David Matzko, LPL Research


LPL Research provides its Weekly Market Performance for the week of January 5, 2026. Headlines remained in high supply over the first full week of trading in 2026, with investors parsing high-profile economic data, announcements out of Washington, and geopolitical risks. Nonetheless, U.S. stocks powered higher to secure a healthy weekly advance. Across the pond, European shares gained ground on the back of tech shares, while Asian markets ended mostly higher. In fixed income, domestic bonds also posted a positive week, while commodities and currencies broadly moved higher as crude oil, gold, and silver strengthened alongside the U.S. dollar.


Stock Index Performance


U.S. and International Equities


U.S. Equities: Major equity averages started their 2026 campaign off with a bright note, ending the first full week of trading in the green after a modest gain in the first session of the new year last Friday. Early week headlines were dominated by the early Saturday morning capture of Venezuelan President Nicolas Maduro by U.S. forces in Caracas on narco-terrorism, illegal weapon, and drug importation charges. The stock market's long track record of looking past geopolitical events broadly remained the case, although energy names received some support from rising crude prices while shares of oil refiners rose later in the week following President Trump’s call for Venezuela to turn over millions of barrels of oil to the U.S.


The artificial intelligence (AI) theme also remained top of mind following a flurry of upbeat headlines from the CES trade show in Las Vegas — lifting memory companies — and remarks around strong demand from AI theme bellwether NVIDIA (NVDA). However, rotation dynamics were arguably a bigger story as cyclical pockets of the market benefited investors looking beyond big tech names. Small caps were also a beneficiary, powering fresh records for the Russell 2000 Index. Simultaneously, defense names were lifted by President Trump signaling his intent to ramp up military spending to $1.5 trillion in 2027, just hours after pressuring military contractors via an executive order aimed to prevent defense companies from issuing dividends or initiating share buybacks. Nonetheless, despite mixed market breadth over the last five days stocks rose to end the week, shrugging off Supreme Court tariff ruling jitters and a mixed jobs report that saw unemployment tick lower while payrolls missed consensus forecasts.

» DATA ENTRIES:
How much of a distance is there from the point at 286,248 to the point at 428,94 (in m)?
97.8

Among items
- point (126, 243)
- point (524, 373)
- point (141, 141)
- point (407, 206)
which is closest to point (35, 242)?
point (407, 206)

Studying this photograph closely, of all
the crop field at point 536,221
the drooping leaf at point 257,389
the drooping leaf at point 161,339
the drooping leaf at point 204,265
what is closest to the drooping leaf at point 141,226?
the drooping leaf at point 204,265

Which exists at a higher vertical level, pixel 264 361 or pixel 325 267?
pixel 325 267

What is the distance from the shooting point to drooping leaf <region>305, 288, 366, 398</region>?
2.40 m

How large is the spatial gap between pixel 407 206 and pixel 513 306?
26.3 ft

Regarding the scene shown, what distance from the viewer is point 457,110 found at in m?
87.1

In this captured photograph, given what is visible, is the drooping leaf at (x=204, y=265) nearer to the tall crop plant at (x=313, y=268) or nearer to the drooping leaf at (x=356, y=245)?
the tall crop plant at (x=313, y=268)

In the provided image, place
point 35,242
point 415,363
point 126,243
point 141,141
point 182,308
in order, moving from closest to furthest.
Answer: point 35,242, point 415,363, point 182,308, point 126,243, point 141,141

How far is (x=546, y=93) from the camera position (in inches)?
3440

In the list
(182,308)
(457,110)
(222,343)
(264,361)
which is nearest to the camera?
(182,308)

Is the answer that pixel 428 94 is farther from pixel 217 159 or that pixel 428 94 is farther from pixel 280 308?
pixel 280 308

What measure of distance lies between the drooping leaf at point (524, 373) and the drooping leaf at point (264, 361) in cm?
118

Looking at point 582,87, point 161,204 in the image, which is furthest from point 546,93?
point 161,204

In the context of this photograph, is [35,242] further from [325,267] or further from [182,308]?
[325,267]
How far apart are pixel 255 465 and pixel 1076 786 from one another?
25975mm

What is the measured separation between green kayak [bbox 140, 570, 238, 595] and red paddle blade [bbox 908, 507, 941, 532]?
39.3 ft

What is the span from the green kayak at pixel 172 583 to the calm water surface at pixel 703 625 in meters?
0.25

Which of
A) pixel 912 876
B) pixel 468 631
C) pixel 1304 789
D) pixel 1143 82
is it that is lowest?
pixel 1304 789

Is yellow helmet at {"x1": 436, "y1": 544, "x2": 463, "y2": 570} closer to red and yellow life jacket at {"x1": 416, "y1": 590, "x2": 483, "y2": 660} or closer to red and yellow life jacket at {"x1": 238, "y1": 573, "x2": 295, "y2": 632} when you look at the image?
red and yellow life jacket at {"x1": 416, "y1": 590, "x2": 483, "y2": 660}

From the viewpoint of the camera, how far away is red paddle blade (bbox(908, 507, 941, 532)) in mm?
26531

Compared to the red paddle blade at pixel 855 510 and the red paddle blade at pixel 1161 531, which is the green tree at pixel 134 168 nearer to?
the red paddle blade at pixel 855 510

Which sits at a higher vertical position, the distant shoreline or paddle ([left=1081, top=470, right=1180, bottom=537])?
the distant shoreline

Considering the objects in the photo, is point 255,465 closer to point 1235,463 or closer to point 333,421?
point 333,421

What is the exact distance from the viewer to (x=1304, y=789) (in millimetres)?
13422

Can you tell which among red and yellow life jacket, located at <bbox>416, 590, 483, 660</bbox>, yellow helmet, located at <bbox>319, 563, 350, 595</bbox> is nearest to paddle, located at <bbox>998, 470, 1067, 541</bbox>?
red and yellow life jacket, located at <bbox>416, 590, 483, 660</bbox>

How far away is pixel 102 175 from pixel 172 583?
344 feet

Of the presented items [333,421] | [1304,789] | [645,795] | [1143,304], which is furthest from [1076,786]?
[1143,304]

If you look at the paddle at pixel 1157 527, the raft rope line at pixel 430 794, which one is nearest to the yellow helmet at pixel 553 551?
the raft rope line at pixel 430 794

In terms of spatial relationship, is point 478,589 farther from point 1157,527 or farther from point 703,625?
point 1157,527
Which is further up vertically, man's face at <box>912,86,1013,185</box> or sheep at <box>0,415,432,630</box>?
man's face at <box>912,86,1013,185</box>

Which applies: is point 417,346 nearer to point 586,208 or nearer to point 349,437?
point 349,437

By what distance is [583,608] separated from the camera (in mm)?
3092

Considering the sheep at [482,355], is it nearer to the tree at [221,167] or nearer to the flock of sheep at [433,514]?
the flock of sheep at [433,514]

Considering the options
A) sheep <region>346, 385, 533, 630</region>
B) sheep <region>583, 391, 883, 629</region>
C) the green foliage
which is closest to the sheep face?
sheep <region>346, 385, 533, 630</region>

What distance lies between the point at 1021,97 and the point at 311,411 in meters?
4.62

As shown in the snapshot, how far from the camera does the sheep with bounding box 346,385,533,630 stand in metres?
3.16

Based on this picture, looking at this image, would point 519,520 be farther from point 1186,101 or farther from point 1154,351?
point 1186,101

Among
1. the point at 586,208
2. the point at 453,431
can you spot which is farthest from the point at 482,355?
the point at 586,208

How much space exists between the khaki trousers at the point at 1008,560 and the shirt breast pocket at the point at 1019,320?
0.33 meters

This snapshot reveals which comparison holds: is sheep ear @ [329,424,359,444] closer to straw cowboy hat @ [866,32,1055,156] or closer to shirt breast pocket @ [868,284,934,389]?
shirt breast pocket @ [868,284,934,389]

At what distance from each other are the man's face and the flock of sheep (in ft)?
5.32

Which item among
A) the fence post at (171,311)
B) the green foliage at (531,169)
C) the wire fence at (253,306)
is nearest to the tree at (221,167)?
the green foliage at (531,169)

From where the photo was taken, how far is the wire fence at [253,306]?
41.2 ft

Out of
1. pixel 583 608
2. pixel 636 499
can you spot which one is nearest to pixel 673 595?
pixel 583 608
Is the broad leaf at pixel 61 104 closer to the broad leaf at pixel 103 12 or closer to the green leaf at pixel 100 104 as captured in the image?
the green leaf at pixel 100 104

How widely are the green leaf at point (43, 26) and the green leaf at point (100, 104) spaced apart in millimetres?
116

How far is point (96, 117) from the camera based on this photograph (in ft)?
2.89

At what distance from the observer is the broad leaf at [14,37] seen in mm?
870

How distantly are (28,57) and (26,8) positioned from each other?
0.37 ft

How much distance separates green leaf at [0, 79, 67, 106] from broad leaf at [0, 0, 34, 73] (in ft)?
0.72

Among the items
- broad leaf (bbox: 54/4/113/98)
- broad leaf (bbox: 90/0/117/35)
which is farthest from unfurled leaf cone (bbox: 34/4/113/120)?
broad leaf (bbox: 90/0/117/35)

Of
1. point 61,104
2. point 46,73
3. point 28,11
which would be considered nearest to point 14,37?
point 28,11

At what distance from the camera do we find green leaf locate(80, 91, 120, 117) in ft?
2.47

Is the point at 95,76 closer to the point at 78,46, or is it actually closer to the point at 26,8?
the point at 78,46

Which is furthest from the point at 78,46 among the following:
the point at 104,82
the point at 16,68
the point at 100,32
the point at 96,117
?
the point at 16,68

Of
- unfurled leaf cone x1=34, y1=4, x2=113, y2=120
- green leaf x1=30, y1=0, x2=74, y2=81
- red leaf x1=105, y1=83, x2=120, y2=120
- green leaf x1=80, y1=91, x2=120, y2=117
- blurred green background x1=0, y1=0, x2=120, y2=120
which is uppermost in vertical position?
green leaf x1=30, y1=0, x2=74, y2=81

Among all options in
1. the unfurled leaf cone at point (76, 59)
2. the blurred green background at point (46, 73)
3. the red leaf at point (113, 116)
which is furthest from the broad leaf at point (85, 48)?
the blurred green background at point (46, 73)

» PROBLEMS TO SOLVE:
a) List every charge that the weekly market report says Nicolas Maduro was captured on.
b) From the weekly market report, give again word for word the stretch from "U.S. and International" through "to the U.S.".

» CORRECT ANSWERS:
a)
- Narco-terrorism
- Illegal weapon
- Drug importation

b)
U.S. and International Equities


U.S. Equities: Major equity averages started their 2026 campaign off with a bright note, ending the first full week of trading in the green after a modest gain in the first session of the new year last Friday. Early week headlines were dominated by the early Saturday morning capture of Venezuelan President Nicolas Maduro by U.S. forces in Caracas on narco-terrorism, illegal weapon, and drug importation charges. The stock market's long track record of looking past geopolitical events broadly remained the case, although energy names received some support from rising crude prices while shares of oil refiners rose later in the week following President Trump’s call for Venezuela to turn over millions of barrels of oil to the U.S.